Les pistes qui sont proposées s’appuient sur une relecture de l’anarchisme de Proudhon et de la tradition syndicaliste révolutionnaire (des philosophes de la nouvelle école -Sorel, Berth -, mais également de Simone Weil). Ces oeuvres se trouvent articulées dans le cadre de cette lecture à la philosophie pragmatiste américaine, à la sociologie pragmatique, à la sociologie de l’articulation des rapports sociaux (Nicole Laurin-Frenette et Danièle Kergoat), aux théories de l’espace public et de la reconnaissance issues de la théorie critique de l’Ecole de Francfort ou inspirées par celle-ci (Habermas, Negt, Honneth, Nancy Fraser...).

 

I- Le travail, entre pragmatisme et matérialisme.

 

La perspective qui est adoptée ici consiste à partir d’une approche pragmatiste, c’est à dire à partir des actions. Mais ce pragmatisme est également un matérialisme, dans la mesure où il part du travail, et plus exactement du travail comme force.

 

Pour comprendre ce premier point, il est nécessaire de revenir à Proudhon. Ce dernier s’appuie sur une physique des forces3. Il ne fait pas de la force une réalité ontologique, mais une hypothèse. La réalité physique ne serait pas constituée par une substance matérielle, mais de forces. Au niveau du vivant, ces forces sont des actions4. L’action prend chez l’être humain, le nom de travail5. Tout activité humaine est donc pensable à partir du paradigme du travail. Les idées sont des produits de l’action6: Proudhon peut être lu comme un proto-pragmatiste7.

Il serait possible de critiquer une telle thèse en faisant valoir la perte de centralité du travail8. Pourtant poser la centralité du travail comme base d’une théorie critique actuelle me parait pertinent.
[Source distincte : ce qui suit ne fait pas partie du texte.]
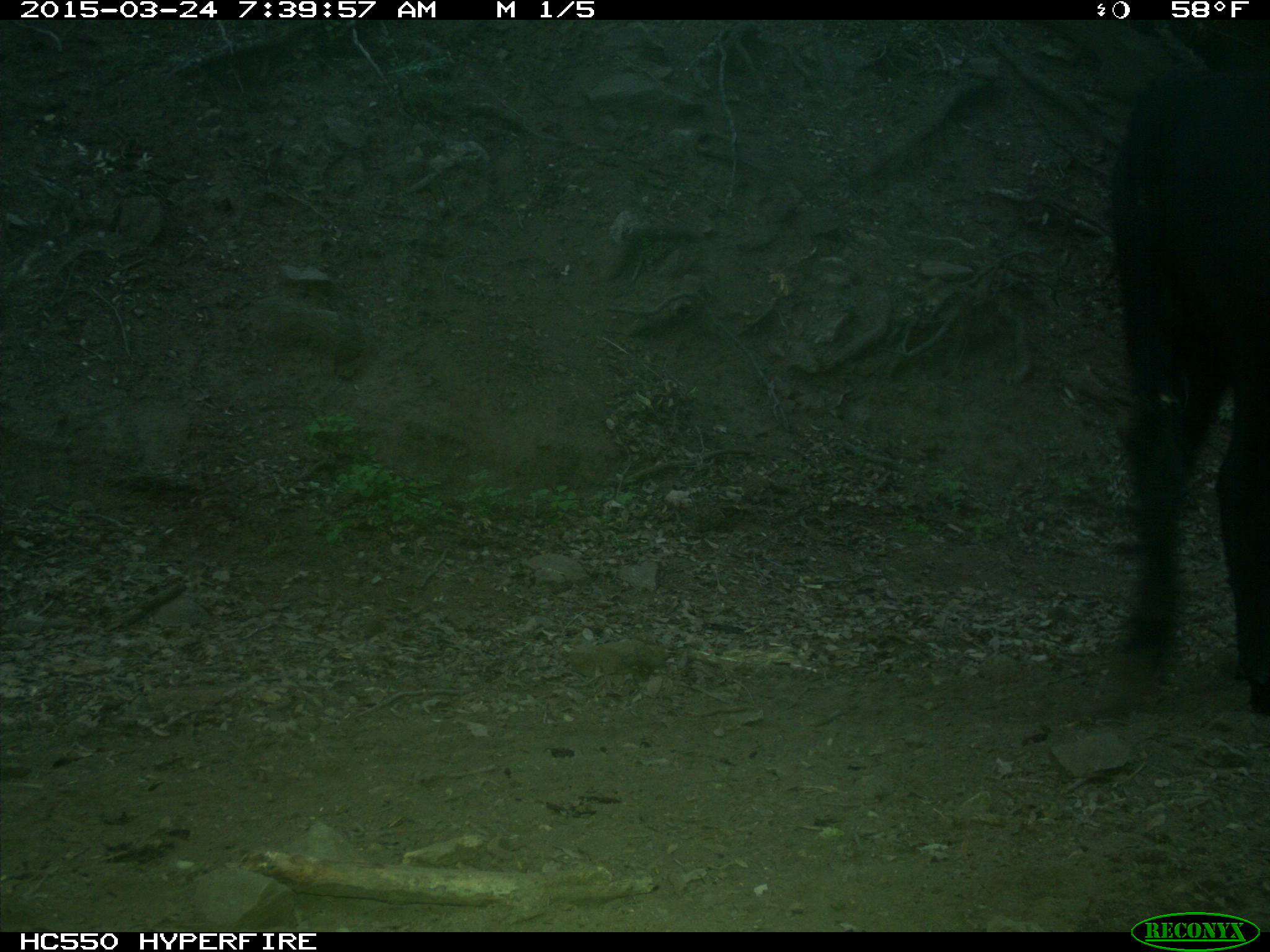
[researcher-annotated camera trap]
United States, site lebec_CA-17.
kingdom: Animalia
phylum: Chordata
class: Mammalia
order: Artiodactyla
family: Bovidae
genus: Bos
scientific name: Bos taurus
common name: domestic cow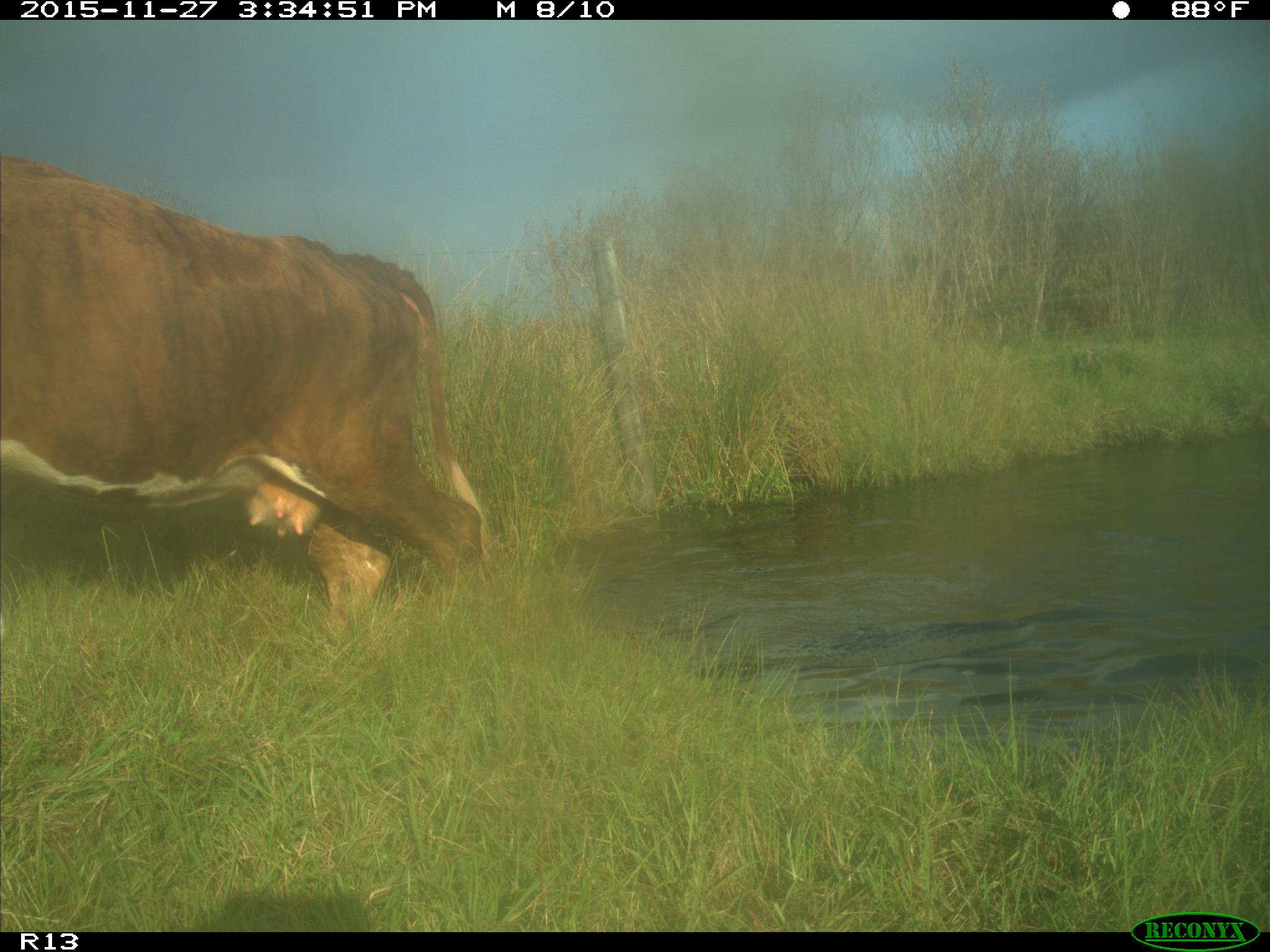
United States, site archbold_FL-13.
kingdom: Animalia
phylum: Chordata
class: Mammalia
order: Artiodactyla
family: Bovidae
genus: Bos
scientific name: Bos taurus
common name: domestic cow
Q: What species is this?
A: Bos taurus (domestic cow).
En effet, les théories qui récusent cette centralité s’appuient sur un concept de travail qui reste tourné uniquement sur l’analyse du système capitaliste. Or le travail n’est pas une notion uniquement mobilisée dans la critique du capitalisme, mais également dans les théories féministes. L’un des principaux enjeux du féminisme a été de rendre visible le travail domestique des femmes. On peut en effet craindre que les théories de la perte de centralité du travail ne conduisent à invisibiliser certaines formes d’exploitation et à perdre les outils critiques permettant d’en faire l’analyse. Le second enjeu des approches féministes a été de produire une extention du concept de travail. Cette notion avait été reservée aussi bien par Proudhon que par Marx au travail productif de l’ouvrier. Or les féministes matérialistes ont montré que le travail incluait également les activités de reproduction de la force de travail9. Elles ont ainsi amené à produire un extension de l’analyse matérialiste. Ainsi, ces analyses conduisent à inclure dans le domaine du travail des activités telles que celles liées au care10 ou au militantisme11 par exemple.
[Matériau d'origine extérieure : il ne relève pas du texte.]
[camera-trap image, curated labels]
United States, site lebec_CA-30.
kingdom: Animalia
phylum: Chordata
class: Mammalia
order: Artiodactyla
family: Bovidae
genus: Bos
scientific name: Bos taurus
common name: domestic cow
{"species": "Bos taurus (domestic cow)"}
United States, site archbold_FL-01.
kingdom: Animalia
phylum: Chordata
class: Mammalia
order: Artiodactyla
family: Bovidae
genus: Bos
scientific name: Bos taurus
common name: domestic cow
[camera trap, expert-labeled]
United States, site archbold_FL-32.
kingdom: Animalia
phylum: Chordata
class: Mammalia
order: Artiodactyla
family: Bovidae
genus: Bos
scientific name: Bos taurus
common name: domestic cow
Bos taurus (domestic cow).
Danièle Kergoat définit l’approche matérialiste par le fait qu’elle accorde une centralité au travail et plus exactement aux conflits liés au travail12. Le matérialisme est donc tout d’abord une perspective méthodologique qui se centre sur le travail. C’est également une analyse de la conflictualité au sein des rapports sociaux de travail. Le matérialisme se caractérise donc par une approche en termes de rapports de force.

 

II- Une approche pragmatique des rapports sociaux et des relations sociales.

 

La sociologie pragmatique est le plus souvent associée à l’étude micro-sociologique des relations sociales telles qu’on la trouve mise en oeuvre dans l’interactionnisme symbolique et dans l’éthnométhodologie. Néanmoins, on peut montrer comment à partir du féminisme matérialiste, il est possible de reconstruire une théorie qui articule rapports sociaux et relations sociales à partir d’une base pragmatiste et matérialiste.

En effet, Danièle Kergoat a produit une conceptualisation des rapports sociaux comme un enjeux centré sur un conflit lié au travail à partir duquel se constitue deux groupes sociaux13. Un rapport social n’est pas pensé ici comme une structure, mais comme le produit d’actions et de réactions liées à un conflit social.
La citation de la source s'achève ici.